Directions for this task: From the mailing-list reply on the SLUB_TINY patch, copy word for word the passage that begins with the words containing "Thanks for adding" and ends with "#if !defined(CONFIG_SLUB) || defined(CONFIG_SLUB_TINY)?".
======== Document excerpt
Re: [PATCH 10/12] mm, slub: remove percpu slabs with CONFIG_SLUB_TINY

From: Baoquan He
Date: Mon Dec 12 2022 - 22:05:57 EST


On 12/12/22 at 05:11am, Dennis Zhou wrote:
> Hello,
>
> On Mon, Dec 12, 2022 at 11:54:28AM +0100, Vlastimil Babka wrote:
> > On 11/27/22 12:05, Hyeonggon Yoo wrote:
> > > On Mon, Nov 21, 2022 at 06:12:00PM +0100, Vlastimil Babka wrote:
> > >> SLUB gets most of its scalability by percpu slabs. However for
> > >> CONFIG_SLUB_TINY the goal is minimal memory overhead, not scalability.
> > >> Thus, #ifdef out the whole kmem_cache_cpu percpu structure and
> > >> associated code. Additionally to the slab page savings, this reduces
> > >> percpu allocator usage, and code size.
> > >
> > > [+Cc Dennis]
> >
> > +To: Baoquan also.

Thanks for adding me.

> >
> > > Wondering if we can reduce (or zero) early reservation of percpu area
> > > when #if !defined(CONFIG_SLUB) || defined(CONFIG_SLUB_TINY)?
> >
> > Good point. I've sent a PR as it was [1], but (if merged) we can still
> > improve that during RC series, if it means more memory saved thanks to less
> > percpu usage with CONFIG_SLUB_TINY.
> >
> > [1]
> > https://git.kernel.org/pub/scm/linux/kernel/git/vbabka/slab.git/tag/?h=slab-for-6.2-rc1
>
> The early reservation area not used at boot is then used to serve normal
> percpu allocations. Percpu allocates additional chunks based on a free
> page float count and is backed page by page, not all at once. I get
> slabs is the main motivator of early reservation, but if there are other
> users of percpu, then shrinking the early reservation area is a bit
> moot.
================
======== Dataset content
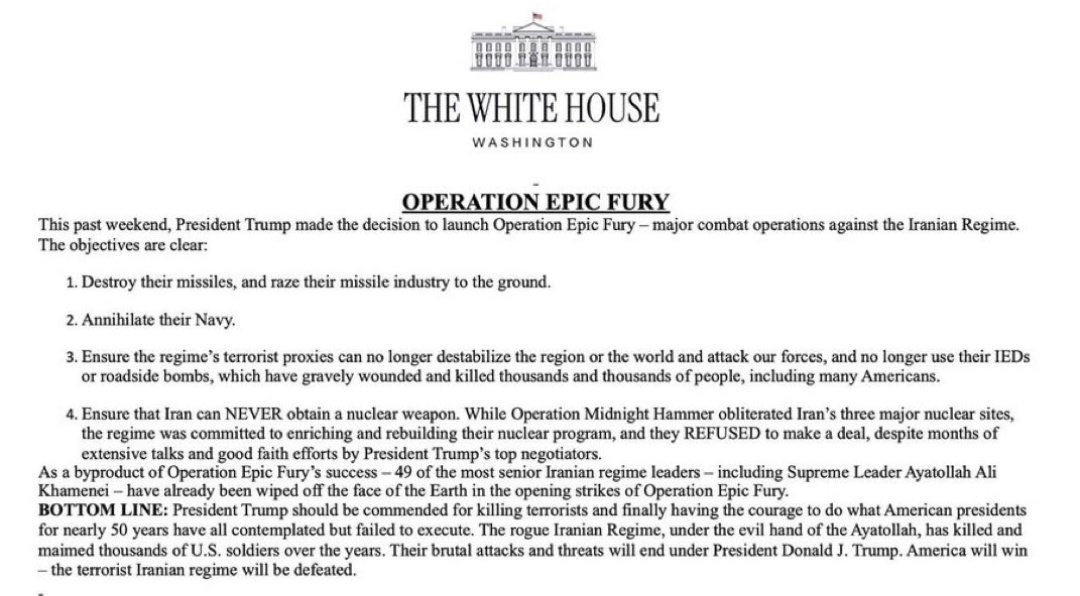 THE WHITE HOUSE
WASHINGTON

OPERATION EPIC FURY

This past weekend, President Trump made the decision to launch Operation Epic Fury – major combat operations against the Iranian Regime. The objectives are clear:

1. Destroy their missiles, and raze their missile industry to the ground.

2. Annihilate their Navy.

3. Ensure the regime's terrorist proxies can no longer destabilize the region or the world and attack our forces, and no longer use their IEDs or roadside bombs, which have gravely wounded and killed thousands and thousands of people, including many Americans.

4. Ensure that Iran can NEVER obtain a nuclear weapon. While Operation Midnight Hammer obliterated Iran's three major nuclear sites, the regime was committed to enriching and rebuilding their nuclear program, and they REFUSED to make a deal, despite months of extensive talks and good faith efforts by President Trump's top negotiators.

As a byproduct of Operation Epic Fury's success – 49 of the most senior Iranian regime leaders – including Supreme Leader Ayatollah Ali Khamenei – have already been wiped off the face of the Earth in the opening strikes of Operation Epic Fury.

BOTTOM LINE: President Trump should be commended for killing terrorists and finally having the courage to do what American presidents for nearly 50 years have all contemplated but failed to execute. The rogue Iranian Regime, under the evil hand of the Ayatollah, has killed and maimed thousands of U.S. soldiers over the years. Their brutal attacks and threats will end under President Donald J. Trump. America will win – the terrorist Iranian regime will be defeated.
================
Exercise result:
Thanks for adding me.

> >
> > > Wondering if we can reduce (or zero) early reservation of percpu area
> > > when #if !defined(CONFIG_SLUB) || defined(CONFIG_SLUB_TINY)?